How can i extract specific terms from string lines in Java?

Question 1

Here is a solution for your problem using the string split and index of,

import java.util.ArrayList;

public class StringSplit {

    public static void main(String[] args) {
        String[] seperatedStr = null;
        int fourthStrIndex = 0;
        String modifiedStr = null, finalStr = null;
        ArrayList<String> strList = new ArrayList<String>();
        strList.add("31451  CID005319044    　　15939353　　    C8H14O3S2    beta-lipoic acid   C1C[S@](=O)S[C@@H]1CCCCC(=O)O ");
        strList.add("12232 COD05374044 23439353   C924O3S2   saponin       CCCC(=O)O ");
        strList.add("9048   CTD042032 23241 C3HO4O3S2  Berberine    [C@@H]1CCCCC(=O)O ");

        for (String item: strList) {
            seperatedStr = item.split("\\s+");
            fourthStrIndex = item.indexOf(seperatedStr[3])  + seperatedStr[3].length();
            modifiedStr = item.substring(fourthStrIndex, item.length());
            finalStr = modifiedStr.substring(0, modifiedStr.indexOf(seperatedStr[seperatedStr.length - 1]));
            System.out.println(finalStr.trim());
        }
    }
}

Output:

beta-lipoic acid

saponin

Berberine

Question 2

Option 1 : Use spring.split and check for multiple consecutive spaces. Like the code below:

String s[] = str.split("\\s\\s+");
        for (String string : s) {
            System.out.println(string);
        }

Option 2 : Implement your own string split logic by browsing through all the characters. Sample code below (This code is just to give an idea. I didnot test this code.)

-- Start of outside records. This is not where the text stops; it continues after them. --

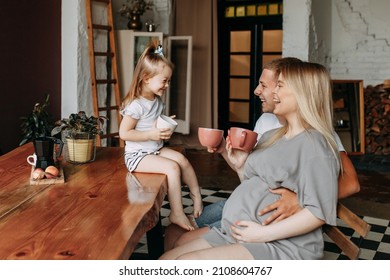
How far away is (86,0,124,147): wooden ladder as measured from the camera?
5.14m

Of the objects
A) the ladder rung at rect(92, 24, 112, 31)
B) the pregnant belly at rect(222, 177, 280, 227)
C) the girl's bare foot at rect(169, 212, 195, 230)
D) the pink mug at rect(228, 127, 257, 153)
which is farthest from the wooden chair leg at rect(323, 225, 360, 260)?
the ladder rung at rect(92, 24, 112, 31)

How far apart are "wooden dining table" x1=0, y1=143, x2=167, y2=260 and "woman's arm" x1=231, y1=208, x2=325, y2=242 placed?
295mm

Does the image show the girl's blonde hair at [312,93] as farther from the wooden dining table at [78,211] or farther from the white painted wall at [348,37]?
the white painted wall at [348,37]

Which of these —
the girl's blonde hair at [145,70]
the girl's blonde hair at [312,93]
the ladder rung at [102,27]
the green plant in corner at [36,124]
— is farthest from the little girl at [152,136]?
the ladder rung at [102,27]

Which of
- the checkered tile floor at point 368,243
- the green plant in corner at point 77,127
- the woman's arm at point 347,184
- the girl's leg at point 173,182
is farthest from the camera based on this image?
the checkered tile floor at point 368,243

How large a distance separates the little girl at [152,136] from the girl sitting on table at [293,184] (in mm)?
367

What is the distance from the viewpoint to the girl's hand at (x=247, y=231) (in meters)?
1.47

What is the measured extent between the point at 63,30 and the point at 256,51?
2.86 m

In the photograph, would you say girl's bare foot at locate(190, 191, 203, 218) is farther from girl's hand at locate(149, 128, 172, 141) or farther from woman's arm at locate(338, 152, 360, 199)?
woman's arm at locate(338, 152, 360, 199)

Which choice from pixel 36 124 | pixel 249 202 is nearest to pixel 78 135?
pixel 249 202

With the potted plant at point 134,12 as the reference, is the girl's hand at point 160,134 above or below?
below

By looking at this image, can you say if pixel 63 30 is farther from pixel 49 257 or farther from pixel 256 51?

public static List<String> getData(String str) {
        List<String> list = new ArrayList<>();
        String s="";
        int count=0;
         for(char c : str.toCharArray()){
             System.out.println(c);
                if (c==' '){
                    count++;
                }else {
                    s = s+c;
                }
                if(count>1&&!s.equalsIgnoreCase("")){
                    list.add(s);
                    count=0;
                    s="";
                }
            }

        return list;
    }

Question 3

This would be a relatively easy fix if it weren't for beta-lipoic acid...

Assuming that only spaces/tabs/other whitespace separate terms, you could split on whitespace.

Pattern whitespace = Pattern.compile("\\s+");
String[] terms = whitespace.split(line); // Not 100% sure of syntax here...
// Your desired term should be index 4 of the terms array

While this would work for the majority of your terms, this would also result in you losing the "acid" in "beta-lipoic acid"...

Another hacky solution would be to add in a check for the 6th spot in the array produced by the above code and see if it matches English letters. If so, you can be reasonably confident that the 6th spot is actually part of the same term as the 5th spot, so you can then concatenate those together. This falls apart pretty quickly though if you have terms with >= 3 words. So something like

Pattern possibleEnglishWord = Pattern.compile([[a-zA-Z]*); // Can add dashes and such as needed
if (possibleEnglishWord.matches(line[5])) {
    // return line[4].append(line[5]) or something like that
}

Another thing you can try is to replace all groups of spaces with a single space, and then remove everything that isn't made up of just english letters/dashes

line = whitespace.matcher(line).replaceAll("");
Pattern notEnglishWord = Pattern.compile("^[a-zA-Z]*"); // The syntax on this is almost certainly wrong
notEnglishWord.matcher(line).replaceAll("");

Then hopefully the only thing that is left would be the term you're looking for.

Hopefully this helps, but I do admit it's rather convoluted. One of the issues is that it appears that non-term words may have only one space between them, which would fool Option 1 as presented by Hirak... If that weren't the case that option should work.

Oh by the way, if you do end up doing this, put the Pattern declarations outside of any loops. They only need to be created once.